Whereas immune checkpoint inhibition is the most advanced immunotherapeutic strategy already established in several different indications [2], [115], [116], [117] and is FDA approved for advanced melanoma, non-small cell lung cancer and other cancer entities such as urothelial bladder cancer [118], other immunotherapeutic approaches also merit further attention. Immune checkpoint inhibition might be more effective in combination with other immunotherapy strategies or anti-cancer treatment as indicated by the findings of Badoual et al. [119].

The challenges of combination therapies are manifold. The cellular effects of the combination of IR and immunotherapy are at least in part different than the combinatorial effects of IR and chemotherapy [40], [114]. Thus, “common knowledge” in radiation biology might have to be reconsidered. As shown for bispecific antibodies, combination therapies might even decrease anti-tumour effects, e.g., in the case of large tumours. There are intense discussions about radiotherapy dose, fractionation, timing as well as therapy sequencing [120], [121], [122]. The common notion is that hypofractionated, stereotactic radiation might be of advantage, yet this leaves the question of how immunotherapy can be combined with primary or neoadjuvant normofractionated radiotherapy of larger treatment volumes encompassing adjuvant lymph node regions. Current clinical trials mostly start immunotherapy after curative radiation e.g. in non-small cell lung cancer or they combine stereotactic body radiotherapy with immunotherapy regimens. Yet, the most successful fractionation and sequencing might differ depending on the applied immunotherapy, tumour type and patient inherent factors. Radiotherapy might also be used in immunotherapy refractory disease to induce a secondary response with continuation of the treatment. Furthermore, combinatorial regimens might induce abscopal effects in non-irradiated lesions in oligometastastatic patients.

In summary, the combination of immunotherapy and radiotherapy might be a way to long-term cancer control and survival for a large number of cancer patients and might avoid aggressive systemic therapies. The range of immunotherapeutics that might be combined with IR is much broader than checkpoint inhibition (Fig. 1).
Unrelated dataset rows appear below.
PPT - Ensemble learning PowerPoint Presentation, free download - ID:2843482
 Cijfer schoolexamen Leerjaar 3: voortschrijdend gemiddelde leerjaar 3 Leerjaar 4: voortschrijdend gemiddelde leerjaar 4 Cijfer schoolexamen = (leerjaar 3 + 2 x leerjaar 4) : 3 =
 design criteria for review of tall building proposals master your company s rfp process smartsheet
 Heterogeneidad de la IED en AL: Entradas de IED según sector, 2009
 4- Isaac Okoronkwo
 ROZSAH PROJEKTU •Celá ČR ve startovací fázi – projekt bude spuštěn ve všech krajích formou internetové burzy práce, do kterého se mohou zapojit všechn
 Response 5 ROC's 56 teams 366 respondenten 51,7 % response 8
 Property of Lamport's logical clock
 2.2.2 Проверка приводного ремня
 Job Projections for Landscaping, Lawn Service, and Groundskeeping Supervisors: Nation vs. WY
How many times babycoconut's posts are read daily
The further developments in this fascinating area will have to focus on the regimens and immunotherapeutics used in different clinical settings of metastatic or localized disease in different cancer types.

Fig. 1

Tumour irradiation leads to cell death and a release of danger molecules. The tumour microenvironment and cytokine milieu is also altered by irradiation. T cell priming and T cell recruitment is enhanced through irradiation. This is the rationale for combining irradiation with CAR T cells and bispecific antibodies. Vaccination might be enhanced by irradiation through neoantigen release and triggers anti-tumour immune responses. Immunocytokines are able to alter the tumour microenvironment to enhance anti-tumour immune responses and lead to T cell recruitment into the tumour.